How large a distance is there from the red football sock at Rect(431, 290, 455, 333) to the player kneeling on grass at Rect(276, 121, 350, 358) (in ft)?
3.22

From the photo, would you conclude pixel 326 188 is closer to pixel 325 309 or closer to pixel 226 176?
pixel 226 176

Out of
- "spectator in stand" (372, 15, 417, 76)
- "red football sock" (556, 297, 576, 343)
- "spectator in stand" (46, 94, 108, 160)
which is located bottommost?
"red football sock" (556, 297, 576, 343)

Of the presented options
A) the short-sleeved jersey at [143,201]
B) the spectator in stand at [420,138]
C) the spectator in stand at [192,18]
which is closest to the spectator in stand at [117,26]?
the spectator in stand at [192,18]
* * *
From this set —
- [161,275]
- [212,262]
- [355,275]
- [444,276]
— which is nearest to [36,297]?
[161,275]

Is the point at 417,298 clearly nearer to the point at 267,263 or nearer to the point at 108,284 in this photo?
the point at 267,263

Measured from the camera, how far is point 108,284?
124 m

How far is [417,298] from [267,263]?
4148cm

**GIVEN REQUEST**: Pick out every line in the rows above that contains the word "football", and copy each such line in full.

**FULL SOLUTION**:
How large a distance is there from the red football sock at Rect(431, 290, 455, 333) to the player kneeling on grass at Rect(276, 121, 350, 358) (in ft)?
- "red football sock" (556, 297, 576, 343)
"red football sock" (556, 297, 576, 343)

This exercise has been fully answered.